(Stored items)

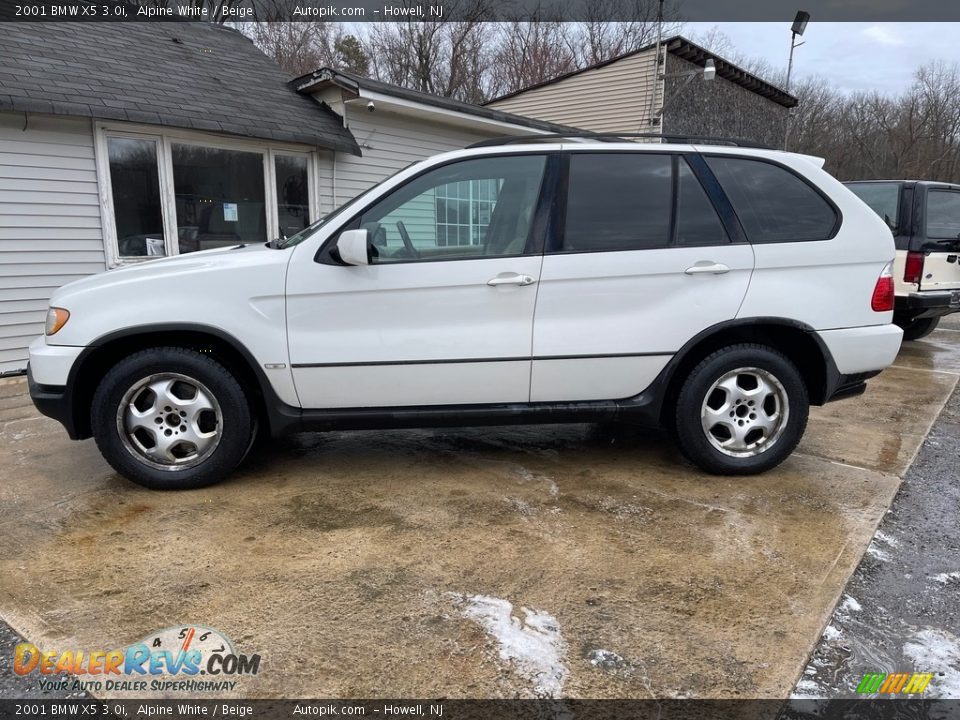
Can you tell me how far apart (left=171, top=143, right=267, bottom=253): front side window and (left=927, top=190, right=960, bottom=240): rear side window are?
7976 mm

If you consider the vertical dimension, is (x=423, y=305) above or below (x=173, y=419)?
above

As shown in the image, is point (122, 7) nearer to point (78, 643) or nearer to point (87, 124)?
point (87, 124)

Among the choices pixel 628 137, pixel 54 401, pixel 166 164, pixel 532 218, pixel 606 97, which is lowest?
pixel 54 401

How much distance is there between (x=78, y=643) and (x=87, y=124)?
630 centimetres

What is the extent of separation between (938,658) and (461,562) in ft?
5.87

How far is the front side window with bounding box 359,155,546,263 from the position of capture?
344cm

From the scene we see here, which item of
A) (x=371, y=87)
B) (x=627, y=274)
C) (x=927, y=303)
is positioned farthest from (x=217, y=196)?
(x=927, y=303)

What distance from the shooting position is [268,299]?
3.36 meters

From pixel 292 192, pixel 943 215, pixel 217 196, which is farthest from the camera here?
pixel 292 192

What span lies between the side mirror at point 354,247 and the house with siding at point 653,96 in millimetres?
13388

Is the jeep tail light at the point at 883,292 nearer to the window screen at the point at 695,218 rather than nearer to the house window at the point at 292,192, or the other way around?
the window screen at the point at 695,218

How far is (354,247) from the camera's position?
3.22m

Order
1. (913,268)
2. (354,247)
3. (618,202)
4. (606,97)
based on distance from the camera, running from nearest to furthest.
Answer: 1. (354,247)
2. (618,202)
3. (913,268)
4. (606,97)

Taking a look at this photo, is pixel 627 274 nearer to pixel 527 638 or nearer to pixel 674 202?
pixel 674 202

...

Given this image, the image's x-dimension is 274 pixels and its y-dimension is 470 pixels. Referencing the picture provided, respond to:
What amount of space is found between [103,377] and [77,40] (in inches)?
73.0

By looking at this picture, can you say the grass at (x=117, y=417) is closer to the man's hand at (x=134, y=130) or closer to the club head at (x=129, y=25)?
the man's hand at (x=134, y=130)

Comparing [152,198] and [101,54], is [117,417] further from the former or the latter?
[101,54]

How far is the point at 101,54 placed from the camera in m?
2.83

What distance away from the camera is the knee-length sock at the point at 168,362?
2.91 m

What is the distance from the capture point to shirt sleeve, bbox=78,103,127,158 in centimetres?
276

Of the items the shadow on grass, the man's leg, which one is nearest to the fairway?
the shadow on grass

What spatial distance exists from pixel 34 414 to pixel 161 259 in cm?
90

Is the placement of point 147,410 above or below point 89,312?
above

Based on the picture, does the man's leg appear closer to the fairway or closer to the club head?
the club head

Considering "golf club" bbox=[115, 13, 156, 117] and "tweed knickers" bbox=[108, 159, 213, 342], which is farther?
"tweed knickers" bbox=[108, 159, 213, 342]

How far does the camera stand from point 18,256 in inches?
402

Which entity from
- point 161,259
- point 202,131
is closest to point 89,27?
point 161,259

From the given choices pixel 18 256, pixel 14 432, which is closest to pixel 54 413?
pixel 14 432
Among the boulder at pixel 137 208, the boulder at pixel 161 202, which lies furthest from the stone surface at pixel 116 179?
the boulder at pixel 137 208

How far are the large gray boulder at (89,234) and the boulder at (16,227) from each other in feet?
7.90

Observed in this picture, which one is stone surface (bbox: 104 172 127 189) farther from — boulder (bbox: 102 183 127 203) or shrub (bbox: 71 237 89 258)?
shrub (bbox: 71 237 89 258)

==

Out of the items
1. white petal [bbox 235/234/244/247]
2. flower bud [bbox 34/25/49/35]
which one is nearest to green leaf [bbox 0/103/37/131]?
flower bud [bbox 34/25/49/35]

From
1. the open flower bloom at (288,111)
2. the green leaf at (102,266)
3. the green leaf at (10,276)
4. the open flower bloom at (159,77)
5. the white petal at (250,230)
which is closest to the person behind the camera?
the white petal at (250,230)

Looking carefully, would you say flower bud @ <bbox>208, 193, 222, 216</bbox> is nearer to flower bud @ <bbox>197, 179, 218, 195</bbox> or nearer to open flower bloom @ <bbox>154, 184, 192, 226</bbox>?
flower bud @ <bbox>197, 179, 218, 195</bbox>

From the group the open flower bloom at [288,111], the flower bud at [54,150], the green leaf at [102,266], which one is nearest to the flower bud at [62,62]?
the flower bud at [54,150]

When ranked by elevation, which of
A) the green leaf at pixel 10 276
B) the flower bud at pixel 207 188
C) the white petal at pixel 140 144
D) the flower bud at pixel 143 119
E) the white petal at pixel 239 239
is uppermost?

**What to work on**
Locate each line in the entries above that contains the string "farthest", treating uppercase and lowercase letters as different, and copy every such line.

**Correct output**
is positioned farthest from (x=217, y=196)?
From pixel 292 192, pixel 943 215, pixel 217 196, which is farthest from the camera here?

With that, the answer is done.